== RECORDS FOR PROCESSING

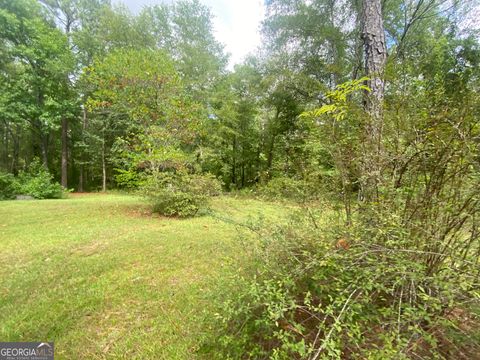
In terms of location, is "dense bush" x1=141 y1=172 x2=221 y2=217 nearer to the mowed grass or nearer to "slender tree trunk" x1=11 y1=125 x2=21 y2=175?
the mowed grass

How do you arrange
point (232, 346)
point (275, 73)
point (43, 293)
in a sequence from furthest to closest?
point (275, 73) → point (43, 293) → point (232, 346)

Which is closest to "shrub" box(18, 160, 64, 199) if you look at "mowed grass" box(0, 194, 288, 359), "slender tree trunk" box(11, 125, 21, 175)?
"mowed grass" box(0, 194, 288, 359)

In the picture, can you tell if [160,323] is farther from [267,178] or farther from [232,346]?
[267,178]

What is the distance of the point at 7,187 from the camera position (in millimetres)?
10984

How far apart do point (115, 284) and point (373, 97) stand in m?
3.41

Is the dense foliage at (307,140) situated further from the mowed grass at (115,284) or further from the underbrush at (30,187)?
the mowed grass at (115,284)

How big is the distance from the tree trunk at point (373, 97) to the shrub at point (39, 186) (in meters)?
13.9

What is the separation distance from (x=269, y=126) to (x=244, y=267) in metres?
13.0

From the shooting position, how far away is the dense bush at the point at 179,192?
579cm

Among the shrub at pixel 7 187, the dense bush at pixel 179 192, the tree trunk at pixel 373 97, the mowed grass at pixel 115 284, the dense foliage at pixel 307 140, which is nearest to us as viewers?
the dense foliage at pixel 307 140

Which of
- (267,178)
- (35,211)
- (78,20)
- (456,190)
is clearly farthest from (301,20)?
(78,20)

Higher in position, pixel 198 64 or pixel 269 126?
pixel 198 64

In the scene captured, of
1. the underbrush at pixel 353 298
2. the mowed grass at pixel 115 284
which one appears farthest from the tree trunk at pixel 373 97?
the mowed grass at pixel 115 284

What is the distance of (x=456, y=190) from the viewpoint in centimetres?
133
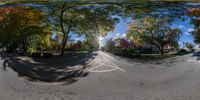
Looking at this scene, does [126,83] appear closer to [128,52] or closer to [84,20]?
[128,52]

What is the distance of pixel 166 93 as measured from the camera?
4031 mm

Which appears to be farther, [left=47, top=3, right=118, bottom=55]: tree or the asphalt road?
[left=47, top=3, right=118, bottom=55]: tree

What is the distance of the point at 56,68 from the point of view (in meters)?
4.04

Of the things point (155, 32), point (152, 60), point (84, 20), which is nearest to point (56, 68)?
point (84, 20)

====
== RECORDS FOR PROCESSING

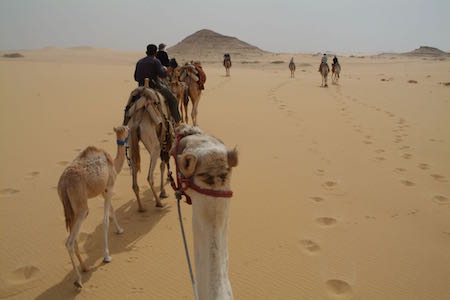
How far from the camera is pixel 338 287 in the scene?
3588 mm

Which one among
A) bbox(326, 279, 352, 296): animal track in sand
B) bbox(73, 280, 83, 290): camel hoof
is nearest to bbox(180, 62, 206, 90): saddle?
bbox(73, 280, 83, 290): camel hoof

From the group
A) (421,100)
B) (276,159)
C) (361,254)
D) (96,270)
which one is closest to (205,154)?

====

● TASK TO CARRY OUT:
Reproduce the stretch of rows from the line containing "From the group" through the line containing "which one is closest to (205,154)?", switching "closest" to "nearest" and leaving everything else unchanged.

● COMPLETE OUTPUT:
From the group
A) (421,100)
B) (276,159)
C) (361,254)
D) (96,270)
which one is nearest to (205,154)?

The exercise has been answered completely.